# YOUR TASK
Update the records below, replacing "vineyard" with "orchard" everywhere and leaving everything else unchanged. Omit the pictures from your answer.

# Scene question records
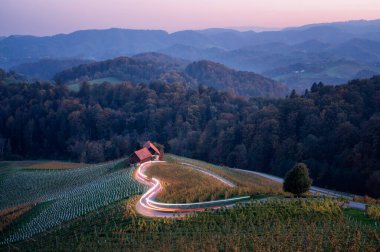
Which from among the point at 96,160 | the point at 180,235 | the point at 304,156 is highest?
the point at 180,235

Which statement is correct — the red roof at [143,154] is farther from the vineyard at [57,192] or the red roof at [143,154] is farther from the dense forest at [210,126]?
the dense forest at [210,126]

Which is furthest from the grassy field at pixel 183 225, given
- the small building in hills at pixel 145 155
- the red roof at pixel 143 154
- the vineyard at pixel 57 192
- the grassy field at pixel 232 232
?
the red roof at pixel 143 154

# SOLUTION TO THE EXERCISE
Which from among the point at 96,160 | the point at 180,235 | the point at 304,156 is highest?
the point at 180,235

Which statement is correct — the red roof at [143,154] is farther from the orchard at [57,192] or the red roof at [143,154] is farther from the dense forest at [210,126]?
the dense forest at [210,126]

Which is furthest from the grassy field at pixel 183 225, given
- the small building in hills at pixel 145 155
- the red roof at pixel 143 154
- the orchard at pixel 57 192
- the grassy field at pixel 232 232
?
the red roof at pixel 143 154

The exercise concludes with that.